* _EXERCISE DETAILS_: Print the entries in full, word for word, but not the pictures.

* _MATERIAL PROVIDED_:
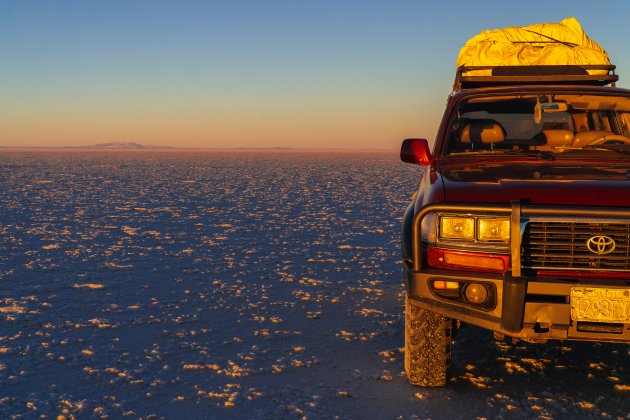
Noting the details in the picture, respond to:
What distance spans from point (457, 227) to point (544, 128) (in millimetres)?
1840

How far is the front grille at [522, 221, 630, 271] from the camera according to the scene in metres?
3.34

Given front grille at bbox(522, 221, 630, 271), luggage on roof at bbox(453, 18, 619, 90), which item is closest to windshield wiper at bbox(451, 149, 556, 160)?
front grille at bbox(522, 221, 630, 271)

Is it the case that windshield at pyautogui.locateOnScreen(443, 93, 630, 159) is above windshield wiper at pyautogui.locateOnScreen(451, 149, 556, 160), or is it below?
above

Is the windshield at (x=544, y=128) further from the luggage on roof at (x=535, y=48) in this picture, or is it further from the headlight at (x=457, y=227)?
the luggage on roof at (x=535, y=48)

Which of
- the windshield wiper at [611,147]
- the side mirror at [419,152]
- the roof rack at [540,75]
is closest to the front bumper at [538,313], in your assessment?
the side mirror at [419,152]

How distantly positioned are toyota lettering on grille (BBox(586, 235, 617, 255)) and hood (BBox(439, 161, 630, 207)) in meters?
0.18

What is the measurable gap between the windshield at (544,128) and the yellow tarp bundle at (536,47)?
2.30 m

* _TASK SOLUTION_:
Noting the details in the picture, respond to:
What distance spans from point (457, 227) to point (544, 128) (in millimetres)?
1840

How far is the front grille at [522, 221, 630, 271] from the camera according to the scene in metres?
3.34

Given front grille at bbox(522, 221, 630, 271), luggage on roof at bbox(453, 18, 619, 90), which item is closest to windshield wiper at bbox(451, 149, 556, 160)?
front grille at bbox(522, 221, 630, 271)

Is it the case that windshield at pyautogui.locateOnScreen(443, 93, 630, 159) is above windshield wiper at pyautogui.locateOnScreen(451, 149, 556, 160), or is it below?
above

Is the windshield at (x=544, y=128) further from the luggage on roof at (x=535, y=48) in this picture, or is it further from the headlight at (x=457, y=227)?
the luggage on roof at (x=535, y=48)

Which of
- the windshield wiper at [611,147]
- the side mirror at [419,152]
- the roof rack at [540,75]
is closest to the front bumper at [538,313], in your assessment?
the side mirror at [419,152]

How distantly positioned are toyota lettering on grille (BBox(586, 235, 617, 255)) and hood (BBox(439, 161, 630, 207)) in meters?
0.18

What is the measurable gap between the windshield at (544,128) and the yellow tarp bundle at (536,47)?
2.30 m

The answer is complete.